Exercise requirements
Copy out the items below word for word, from the line containing "How far are" down through the line containing "283 centimetres", including both of those lines.

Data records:
>>>
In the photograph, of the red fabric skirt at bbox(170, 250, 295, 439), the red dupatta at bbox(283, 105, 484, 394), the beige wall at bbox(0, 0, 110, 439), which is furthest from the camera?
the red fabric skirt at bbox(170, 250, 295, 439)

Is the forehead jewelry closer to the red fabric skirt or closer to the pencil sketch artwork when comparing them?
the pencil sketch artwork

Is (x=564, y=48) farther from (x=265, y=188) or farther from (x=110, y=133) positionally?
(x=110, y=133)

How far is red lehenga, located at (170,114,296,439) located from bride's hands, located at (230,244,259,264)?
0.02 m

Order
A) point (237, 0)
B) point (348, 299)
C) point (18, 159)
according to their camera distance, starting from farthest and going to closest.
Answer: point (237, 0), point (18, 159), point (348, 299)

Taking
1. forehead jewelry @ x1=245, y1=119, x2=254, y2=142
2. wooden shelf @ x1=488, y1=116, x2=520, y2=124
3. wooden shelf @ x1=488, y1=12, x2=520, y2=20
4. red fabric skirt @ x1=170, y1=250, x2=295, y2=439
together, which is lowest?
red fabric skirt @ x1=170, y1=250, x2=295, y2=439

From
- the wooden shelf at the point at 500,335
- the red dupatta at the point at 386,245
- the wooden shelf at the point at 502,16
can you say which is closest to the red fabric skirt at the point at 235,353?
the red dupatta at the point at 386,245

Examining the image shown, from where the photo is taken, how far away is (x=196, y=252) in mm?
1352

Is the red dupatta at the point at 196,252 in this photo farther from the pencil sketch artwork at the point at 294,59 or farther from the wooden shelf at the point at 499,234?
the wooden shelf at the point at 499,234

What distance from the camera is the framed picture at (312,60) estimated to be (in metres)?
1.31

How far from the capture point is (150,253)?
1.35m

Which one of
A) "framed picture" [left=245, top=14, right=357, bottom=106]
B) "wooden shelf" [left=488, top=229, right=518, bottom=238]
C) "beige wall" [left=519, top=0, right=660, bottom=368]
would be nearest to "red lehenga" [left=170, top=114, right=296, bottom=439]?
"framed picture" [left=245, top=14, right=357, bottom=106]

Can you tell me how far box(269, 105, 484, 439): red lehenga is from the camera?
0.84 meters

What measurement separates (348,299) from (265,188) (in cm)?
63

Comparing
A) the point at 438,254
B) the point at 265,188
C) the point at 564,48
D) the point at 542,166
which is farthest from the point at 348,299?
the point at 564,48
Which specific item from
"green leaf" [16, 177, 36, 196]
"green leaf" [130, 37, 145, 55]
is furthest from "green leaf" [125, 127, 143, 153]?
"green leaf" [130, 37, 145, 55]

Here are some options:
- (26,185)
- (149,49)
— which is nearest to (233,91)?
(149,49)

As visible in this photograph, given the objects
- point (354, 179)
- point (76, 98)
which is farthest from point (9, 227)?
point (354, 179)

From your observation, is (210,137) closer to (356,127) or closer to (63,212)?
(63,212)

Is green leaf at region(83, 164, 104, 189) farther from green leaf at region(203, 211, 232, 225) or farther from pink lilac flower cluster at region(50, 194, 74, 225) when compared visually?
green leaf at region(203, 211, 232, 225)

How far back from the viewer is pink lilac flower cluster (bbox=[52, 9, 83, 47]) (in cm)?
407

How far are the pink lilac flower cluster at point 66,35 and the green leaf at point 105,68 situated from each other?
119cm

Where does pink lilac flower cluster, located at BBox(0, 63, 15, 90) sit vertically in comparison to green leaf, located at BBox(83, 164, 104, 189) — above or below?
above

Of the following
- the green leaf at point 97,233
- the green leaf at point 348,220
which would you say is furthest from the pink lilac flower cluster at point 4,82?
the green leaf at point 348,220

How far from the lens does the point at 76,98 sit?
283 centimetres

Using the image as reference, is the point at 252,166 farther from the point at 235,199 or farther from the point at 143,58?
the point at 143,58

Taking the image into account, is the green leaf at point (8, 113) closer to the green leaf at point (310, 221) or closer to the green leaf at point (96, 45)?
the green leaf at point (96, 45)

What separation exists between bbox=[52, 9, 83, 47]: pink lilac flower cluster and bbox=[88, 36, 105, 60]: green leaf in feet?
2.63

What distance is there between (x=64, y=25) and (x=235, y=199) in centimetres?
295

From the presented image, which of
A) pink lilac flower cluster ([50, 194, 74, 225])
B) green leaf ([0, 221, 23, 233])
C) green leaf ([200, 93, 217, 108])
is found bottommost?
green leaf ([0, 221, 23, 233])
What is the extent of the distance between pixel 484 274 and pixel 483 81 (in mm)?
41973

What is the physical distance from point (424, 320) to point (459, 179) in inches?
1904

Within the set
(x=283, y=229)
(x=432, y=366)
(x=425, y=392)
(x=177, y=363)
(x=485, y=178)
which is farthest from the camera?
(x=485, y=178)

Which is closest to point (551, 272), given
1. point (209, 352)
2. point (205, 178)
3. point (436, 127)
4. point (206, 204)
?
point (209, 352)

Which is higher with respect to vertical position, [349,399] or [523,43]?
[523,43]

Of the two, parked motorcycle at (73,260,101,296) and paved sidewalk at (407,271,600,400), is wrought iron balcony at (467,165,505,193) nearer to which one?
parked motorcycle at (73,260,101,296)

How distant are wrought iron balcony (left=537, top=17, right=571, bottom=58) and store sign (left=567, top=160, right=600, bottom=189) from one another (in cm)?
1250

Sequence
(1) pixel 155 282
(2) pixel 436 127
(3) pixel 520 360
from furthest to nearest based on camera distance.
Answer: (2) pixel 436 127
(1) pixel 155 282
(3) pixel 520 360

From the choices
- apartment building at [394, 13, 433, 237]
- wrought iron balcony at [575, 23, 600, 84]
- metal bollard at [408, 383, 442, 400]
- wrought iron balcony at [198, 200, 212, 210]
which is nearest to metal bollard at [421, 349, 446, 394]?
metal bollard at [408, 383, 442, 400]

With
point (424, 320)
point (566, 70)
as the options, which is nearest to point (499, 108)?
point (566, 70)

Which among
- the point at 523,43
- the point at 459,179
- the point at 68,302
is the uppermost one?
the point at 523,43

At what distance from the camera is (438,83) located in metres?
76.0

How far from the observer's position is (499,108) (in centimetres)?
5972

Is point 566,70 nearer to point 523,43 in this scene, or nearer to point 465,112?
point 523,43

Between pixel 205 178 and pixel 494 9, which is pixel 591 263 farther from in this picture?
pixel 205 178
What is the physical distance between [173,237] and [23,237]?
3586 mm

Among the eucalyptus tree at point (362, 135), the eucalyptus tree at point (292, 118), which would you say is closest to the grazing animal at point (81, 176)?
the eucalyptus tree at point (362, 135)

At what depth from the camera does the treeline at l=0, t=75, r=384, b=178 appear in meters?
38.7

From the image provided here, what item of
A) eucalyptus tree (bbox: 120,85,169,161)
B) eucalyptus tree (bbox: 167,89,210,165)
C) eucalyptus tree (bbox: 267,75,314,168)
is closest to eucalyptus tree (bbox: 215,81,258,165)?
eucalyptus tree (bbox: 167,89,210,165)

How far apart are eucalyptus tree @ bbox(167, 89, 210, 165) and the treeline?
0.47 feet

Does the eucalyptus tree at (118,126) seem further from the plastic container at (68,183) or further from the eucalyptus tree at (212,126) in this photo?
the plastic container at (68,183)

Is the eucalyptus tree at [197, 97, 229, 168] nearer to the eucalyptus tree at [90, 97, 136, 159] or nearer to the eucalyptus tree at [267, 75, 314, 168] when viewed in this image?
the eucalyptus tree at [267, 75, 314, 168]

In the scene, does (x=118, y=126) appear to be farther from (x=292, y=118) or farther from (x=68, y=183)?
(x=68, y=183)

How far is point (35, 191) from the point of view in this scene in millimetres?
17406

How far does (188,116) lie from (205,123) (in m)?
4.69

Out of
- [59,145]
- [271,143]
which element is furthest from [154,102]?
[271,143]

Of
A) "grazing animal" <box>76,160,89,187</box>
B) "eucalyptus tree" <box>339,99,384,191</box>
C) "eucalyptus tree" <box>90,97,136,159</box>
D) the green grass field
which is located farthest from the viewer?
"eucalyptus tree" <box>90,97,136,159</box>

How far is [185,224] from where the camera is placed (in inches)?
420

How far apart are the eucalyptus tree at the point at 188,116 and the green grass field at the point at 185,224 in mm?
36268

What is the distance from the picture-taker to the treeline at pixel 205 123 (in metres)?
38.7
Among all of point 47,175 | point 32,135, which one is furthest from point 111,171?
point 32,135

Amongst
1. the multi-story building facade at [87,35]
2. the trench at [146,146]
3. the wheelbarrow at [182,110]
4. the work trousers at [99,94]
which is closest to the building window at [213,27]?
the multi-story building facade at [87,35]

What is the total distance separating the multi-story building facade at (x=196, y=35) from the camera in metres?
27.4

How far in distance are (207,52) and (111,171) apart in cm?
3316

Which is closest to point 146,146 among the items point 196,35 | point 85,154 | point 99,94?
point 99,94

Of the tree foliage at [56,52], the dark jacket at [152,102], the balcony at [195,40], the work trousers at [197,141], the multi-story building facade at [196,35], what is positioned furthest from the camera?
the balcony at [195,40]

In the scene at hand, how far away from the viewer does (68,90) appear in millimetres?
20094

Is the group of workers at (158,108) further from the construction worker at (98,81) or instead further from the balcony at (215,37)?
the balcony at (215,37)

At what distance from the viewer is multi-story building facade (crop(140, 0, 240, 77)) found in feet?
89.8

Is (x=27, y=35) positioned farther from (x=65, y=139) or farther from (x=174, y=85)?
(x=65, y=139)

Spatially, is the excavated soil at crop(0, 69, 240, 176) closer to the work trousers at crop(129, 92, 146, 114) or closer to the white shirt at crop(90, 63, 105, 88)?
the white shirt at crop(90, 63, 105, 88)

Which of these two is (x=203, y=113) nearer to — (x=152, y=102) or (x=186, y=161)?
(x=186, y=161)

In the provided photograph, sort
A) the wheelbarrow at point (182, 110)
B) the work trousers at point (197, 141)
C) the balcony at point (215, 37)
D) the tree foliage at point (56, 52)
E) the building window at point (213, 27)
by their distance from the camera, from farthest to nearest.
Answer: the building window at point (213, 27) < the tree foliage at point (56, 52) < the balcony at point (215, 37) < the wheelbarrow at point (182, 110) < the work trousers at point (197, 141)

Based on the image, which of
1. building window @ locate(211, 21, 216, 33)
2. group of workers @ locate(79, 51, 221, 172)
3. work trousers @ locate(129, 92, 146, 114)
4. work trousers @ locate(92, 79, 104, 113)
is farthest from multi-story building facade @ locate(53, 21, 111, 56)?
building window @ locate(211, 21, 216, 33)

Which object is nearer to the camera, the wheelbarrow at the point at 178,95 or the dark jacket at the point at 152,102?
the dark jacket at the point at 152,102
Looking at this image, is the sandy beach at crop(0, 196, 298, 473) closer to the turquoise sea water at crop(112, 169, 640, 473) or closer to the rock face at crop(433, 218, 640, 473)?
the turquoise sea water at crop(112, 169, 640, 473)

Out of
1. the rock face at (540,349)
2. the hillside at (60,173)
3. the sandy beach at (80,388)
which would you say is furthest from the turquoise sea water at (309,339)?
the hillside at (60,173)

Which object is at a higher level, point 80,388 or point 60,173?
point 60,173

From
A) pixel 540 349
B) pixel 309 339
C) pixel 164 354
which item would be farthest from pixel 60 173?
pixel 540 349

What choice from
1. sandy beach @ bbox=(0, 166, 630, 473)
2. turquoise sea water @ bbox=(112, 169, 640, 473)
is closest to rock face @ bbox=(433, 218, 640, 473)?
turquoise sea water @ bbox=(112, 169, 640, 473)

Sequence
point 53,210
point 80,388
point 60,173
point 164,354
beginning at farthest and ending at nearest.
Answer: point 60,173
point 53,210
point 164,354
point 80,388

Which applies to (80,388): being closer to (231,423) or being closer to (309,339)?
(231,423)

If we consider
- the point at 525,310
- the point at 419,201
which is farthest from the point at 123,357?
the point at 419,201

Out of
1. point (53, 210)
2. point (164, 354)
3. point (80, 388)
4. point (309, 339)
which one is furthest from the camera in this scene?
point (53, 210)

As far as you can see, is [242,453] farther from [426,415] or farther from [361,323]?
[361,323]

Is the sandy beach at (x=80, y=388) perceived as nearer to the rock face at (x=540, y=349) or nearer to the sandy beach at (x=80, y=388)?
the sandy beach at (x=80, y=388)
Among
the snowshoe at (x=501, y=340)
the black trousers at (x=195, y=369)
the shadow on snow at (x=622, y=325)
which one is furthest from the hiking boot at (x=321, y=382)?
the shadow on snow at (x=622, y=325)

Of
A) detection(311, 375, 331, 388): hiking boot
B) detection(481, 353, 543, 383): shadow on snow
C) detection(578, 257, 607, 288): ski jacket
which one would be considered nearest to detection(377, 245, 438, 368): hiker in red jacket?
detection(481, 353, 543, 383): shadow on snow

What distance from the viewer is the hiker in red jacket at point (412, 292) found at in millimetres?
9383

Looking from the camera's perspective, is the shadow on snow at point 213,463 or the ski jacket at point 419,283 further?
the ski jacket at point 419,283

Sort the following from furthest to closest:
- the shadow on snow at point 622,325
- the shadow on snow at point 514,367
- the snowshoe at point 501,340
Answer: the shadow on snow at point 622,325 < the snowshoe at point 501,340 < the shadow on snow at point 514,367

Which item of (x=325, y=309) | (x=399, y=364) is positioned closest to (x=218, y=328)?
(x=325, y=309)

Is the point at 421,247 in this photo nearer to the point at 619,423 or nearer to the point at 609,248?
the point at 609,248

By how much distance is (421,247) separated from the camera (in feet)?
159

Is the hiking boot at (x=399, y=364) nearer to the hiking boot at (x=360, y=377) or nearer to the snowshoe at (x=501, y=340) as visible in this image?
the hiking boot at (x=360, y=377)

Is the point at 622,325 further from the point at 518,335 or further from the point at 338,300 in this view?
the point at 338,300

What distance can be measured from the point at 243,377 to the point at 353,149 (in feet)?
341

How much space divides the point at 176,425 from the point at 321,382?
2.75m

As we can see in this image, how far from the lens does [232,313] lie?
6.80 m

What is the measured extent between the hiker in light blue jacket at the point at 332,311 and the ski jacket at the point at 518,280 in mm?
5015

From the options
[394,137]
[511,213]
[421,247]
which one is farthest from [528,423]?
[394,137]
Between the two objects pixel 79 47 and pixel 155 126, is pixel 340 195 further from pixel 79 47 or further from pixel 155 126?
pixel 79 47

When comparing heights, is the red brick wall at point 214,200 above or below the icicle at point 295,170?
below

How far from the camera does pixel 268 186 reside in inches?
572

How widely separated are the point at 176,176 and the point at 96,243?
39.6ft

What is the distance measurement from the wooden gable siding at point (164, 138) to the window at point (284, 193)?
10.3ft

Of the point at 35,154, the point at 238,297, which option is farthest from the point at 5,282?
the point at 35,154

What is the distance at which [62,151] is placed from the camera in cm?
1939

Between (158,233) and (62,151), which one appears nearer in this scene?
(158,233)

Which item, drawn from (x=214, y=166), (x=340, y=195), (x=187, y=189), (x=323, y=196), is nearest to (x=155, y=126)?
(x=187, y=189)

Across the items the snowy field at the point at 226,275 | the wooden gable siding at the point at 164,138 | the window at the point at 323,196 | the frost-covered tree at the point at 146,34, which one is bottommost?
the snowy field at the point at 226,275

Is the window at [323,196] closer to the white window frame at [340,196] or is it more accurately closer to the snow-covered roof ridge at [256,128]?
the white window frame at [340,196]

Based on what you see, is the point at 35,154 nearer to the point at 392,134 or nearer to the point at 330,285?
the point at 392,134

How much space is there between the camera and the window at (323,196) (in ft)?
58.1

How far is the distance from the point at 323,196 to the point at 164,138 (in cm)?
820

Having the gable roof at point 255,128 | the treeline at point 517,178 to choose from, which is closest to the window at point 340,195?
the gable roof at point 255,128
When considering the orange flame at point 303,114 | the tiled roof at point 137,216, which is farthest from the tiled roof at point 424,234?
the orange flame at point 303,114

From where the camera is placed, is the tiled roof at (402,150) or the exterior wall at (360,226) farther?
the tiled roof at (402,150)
<<<
The answer
How far are the pink lilac flower cluster at point 66,35 and the green leaf at point 105,68 situated from each other?
119cm

Where does pink lilac flower cluster, located at BBox(0, 63, 15, 90) sit vertically in comparison to green leaf, located at BBox(83, 164, 104, 189) — above or below?
above

Of the following
- the green leaf at point 97,233
- the green leaf at point 348,220
which would you say is furthest from the pink lilac flower cluster at point 4,82?
the green leaf at point 348,220

How far from the lens does the point at 76,98 sit?
283 centimetres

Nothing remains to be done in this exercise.